P3069 - Clinical Outcomes of Gastrointestinal Bleeding in DOAC and Warfarin-Related Hospitalizations: A Population-Based Cohort Study

Merry Mathew, BS¹, Sachi Khemka, MBA, BS², Anjul Verma, MD³, Avneet Kaur, MBBS⁴, John Garza, PhD⁵
1Texas Tech University Health Sciences Center School of Medicine, Odessa, TX; 2Texas Tech University Health Sciences Center, Amarillo, TX; 3Texas Tech University Health Sciences Center, Odessa, TX; 4SUNY Upstate Medical University, Syracuse, NY; 5Texas Tech University Health Sciences Center - Permian Basin, Odessa, TX

Introduction: Gastrointestinal (GI) bleeding is a frequent and serious adverse event associated with anticoagulant therapy. Although direct oral anticoagulants (DOACs) offer advantages such as fixed dosing and reduced monitoring needs, concerns remain regarding their bleeding risk, particularly in the gastrointestinal tract. Our study evaluates the relative risk of GI bleeding among hospitalized patients experiencing adverse effects from DOACs compared to warfarin, aiming to inform safer practices.

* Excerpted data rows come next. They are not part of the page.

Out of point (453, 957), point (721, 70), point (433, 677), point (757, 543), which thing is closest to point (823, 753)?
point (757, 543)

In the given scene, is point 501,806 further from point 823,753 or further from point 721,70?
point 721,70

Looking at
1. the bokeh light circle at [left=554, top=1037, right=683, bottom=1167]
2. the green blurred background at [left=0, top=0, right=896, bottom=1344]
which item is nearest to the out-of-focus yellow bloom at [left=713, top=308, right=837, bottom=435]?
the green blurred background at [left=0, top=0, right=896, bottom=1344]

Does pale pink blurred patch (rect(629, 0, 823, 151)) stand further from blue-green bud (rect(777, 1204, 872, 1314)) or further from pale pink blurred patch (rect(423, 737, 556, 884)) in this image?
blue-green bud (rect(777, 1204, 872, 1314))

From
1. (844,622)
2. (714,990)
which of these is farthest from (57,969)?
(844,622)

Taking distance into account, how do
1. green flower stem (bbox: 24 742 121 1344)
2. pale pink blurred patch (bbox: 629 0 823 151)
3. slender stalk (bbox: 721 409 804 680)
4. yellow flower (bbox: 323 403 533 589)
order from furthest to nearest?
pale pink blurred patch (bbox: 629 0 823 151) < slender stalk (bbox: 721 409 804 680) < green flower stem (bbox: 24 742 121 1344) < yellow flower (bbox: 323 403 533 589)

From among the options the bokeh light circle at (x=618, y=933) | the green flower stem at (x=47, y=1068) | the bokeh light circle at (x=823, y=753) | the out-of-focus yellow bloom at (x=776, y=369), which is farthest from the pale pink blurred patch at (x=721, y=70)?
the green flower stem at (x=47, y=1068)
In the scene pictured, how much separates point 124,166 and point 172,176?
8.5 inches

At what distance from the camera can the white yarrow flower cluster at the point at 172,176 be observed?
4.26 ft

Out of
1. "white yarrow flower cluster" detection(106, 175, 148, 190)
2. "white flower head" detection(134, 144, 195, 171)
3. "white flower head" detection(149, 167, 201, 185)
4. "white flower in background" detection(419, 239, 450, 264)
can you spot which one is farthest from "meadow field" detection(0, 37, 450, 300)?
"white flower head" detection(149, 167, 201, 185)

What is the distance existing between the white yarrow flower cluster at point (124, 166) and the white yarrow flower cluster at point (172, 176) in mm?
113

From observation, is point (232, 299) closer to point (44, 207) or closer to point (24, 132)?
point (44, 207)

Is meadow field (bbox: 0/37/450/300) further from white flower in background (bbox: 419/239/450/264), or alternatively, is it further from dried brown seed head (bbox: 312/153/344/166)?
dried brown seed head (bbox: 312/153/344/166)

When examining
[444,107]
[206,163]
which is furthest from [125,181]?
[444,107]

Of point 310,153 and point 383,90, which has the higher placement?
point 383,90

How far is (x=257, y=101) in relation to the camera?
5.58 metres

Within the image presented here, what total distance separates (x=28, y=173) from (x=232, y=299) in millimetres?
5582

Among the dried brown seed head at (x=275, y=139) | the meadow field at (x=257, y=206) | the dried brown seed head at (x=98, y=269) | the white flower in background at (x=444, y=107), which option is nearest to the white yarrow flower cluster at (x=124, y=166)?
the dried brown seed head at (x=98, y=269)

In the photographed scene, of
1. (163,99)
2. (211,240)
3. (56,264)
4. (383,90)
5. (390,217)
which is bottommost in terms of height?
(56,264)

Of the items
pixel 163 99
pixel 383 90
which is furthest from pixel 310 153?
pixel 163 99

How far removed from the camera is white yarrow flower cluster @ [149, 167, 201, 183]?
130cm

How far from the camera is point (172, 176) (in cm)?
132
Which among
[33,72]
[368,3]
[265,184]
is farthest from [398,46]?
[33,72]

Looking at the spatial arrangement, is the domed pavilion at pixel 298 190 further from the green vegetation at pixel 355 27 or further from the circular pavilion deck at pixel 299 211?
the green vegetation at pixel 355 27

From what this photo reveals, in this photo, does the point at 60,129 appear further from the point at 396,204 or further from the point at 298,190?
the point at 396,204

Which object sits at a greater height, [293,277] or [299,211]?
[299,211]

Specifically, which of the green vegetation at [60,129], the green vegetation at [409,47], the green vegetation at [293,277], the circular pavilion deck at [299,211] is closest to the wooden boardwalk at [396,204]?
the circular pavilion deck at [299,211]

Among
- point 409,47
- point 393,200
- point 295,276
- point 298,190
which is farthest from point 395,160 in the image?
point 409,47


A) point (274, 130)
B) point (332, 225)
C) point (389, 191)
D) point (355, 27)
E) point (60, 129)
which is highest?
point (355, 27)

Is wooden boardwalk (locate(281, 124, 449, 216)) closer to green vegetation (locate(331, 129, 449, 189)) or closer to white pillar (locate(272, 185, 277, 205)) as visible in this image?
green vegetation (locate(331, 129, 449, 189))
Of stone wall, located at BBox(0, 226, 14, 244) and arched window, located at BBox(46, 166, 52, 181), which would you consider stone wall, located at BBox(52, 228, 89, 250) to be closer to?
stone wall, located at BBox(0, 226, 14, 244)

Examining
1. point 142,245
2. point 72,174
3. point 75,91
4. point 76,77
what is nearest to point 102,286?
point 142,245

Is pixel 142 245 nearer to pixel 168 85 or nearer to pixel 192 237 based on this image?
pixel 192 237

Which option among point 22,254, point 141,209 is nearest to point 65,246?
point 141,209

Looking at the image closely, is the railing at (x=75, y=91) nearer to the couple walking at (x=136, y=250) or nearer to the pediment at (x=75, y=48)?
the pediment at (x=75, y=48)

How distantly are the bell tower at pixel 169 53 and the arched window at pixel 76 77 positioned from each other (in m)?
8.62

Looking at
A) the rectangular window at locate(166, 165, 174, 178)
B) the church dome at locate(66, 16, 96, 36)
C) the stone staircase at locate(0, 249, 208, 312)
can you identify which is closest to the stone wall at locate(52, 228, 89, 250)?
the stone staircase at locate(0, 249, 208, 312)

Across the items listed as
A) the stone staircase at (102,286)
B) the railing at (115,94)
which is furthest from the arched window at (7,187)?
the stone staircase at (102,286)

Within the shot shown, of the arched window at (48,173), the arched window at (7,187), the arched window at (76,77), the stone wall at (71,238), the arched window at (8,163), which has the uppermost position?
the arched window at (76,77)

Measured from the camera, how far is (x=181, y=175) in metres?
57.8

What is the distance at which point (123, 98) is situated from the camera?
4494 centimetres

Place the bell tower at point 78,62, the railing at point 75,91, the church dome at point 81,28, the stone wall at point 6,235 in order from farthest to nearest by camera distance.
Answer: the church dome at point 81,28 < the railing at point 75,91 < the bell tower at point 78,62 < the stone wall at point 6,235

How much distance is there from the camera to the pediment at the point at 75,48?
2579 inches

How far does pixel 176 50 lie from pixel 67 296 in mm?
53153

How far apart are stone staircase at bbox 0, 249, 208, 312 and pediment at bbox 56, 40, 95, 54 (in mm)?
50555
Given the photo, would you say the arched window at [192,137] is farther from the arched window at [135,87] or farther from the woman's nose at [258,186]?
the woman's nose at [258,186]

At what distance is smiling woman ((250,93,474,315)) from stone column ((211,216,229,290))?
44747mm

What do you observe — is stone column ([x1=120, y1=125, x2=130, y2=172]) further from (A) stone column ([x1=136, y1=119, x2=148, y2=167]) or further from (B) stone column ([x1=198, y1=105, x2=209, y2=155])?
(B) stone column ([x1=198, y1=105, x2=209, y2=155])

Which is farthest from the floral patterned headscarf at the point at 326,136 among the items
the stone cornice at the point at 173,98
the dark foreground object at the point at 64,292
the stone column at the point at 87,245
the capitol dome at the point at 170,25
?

Methods: We conducted a population-based cohort study using de-identified and publicly available of adults hospitalized in Texas to acute care hospitals (2016–2023) with a diagnosis of initial encounter for adverse effect of DOAC or Warfarin identified using ICD-10 codes T45.515A and T45.516A The primary outcome was a diagnosis of gastrointestinal tract bleeding using codes selected from Clinical Classification Software Refined category DIG021: Gastrointestinal Hemorrhage. Overlap propensity score weighting was applied to adjust for confounders. Results were reported as adjusted risk ratios (aRR) with 95% confidence intervals. Subgroup analyses were performed by age, sex, race/ethnicity, insurance type, and Deyo comorbidity index.

Results: A total of 56,092 hospitalizations from 388 hospitals were analyzed, including 5,401 (9.6%) with adverse effects attributed to warfarin. Compared to DOAC-related hospitalizations, patients in the warfarin group were younger (35.9% vs. 71.9% aged ≥65 years, p < 0.0001), had a lower comorbidity burden (mean Deyo index 2.22 ± 2.11 vs. 2.53 ± 2.21, p < 0.0001), and shorter hospital stays (5.14 ± 5.04 vs. 6.80 ± 6.97 days, p < 0.0001). Gastrointestinal bleeding occurred less frequently in the warfarin group (2.7% vs. 21.1%), and this association persisted after adjustment (aRR 0.22; 95% CI: 0.18–0.26). Hospital mortality was higher with DOACs group (4.7% vs. 1.2%). Subgroup analyses yielded consistent findings across all strata.

Discussion: In this large population-based cohort, warfarin use was associated with a significantly lower adjusted risk of gastrointestinal bleeding compared to DOACs. These findings highlight important safety considerations in anticoagulant selection and support the need for risk stratification in clinical decision-making.


Figure: Forest Plot


Figure: The relative characteristics and outcomes of hospitalizations with adverse effects of anticoagulants

Disclosures:
Merry Mathew indicated no relevant financial relationships.
Sachi Khemka indicated no relevant financial relationships.
Anjul Verma indicated no relevant financial relationships.
Avneet Kaur indicated no relevant financial relationships.
John Garza indicated no relevant financial relationships.

Merry Mathew, BS¹, Sachi Khemka, MBA, BS², Anjul Verma, MD³, Avneet Kaur, MBBS⁴, John Garza, PhD⁵. P3069 - Clinical Outcomes of Gastrointestinal Bleeding in DOAC and Warfarin-Related Hospitalizations: A Population-Based Cohort Study, ACG 2025 Annual Scientific Meeting Abstracts. Phoenix, AZ: American College of Gastroenterology.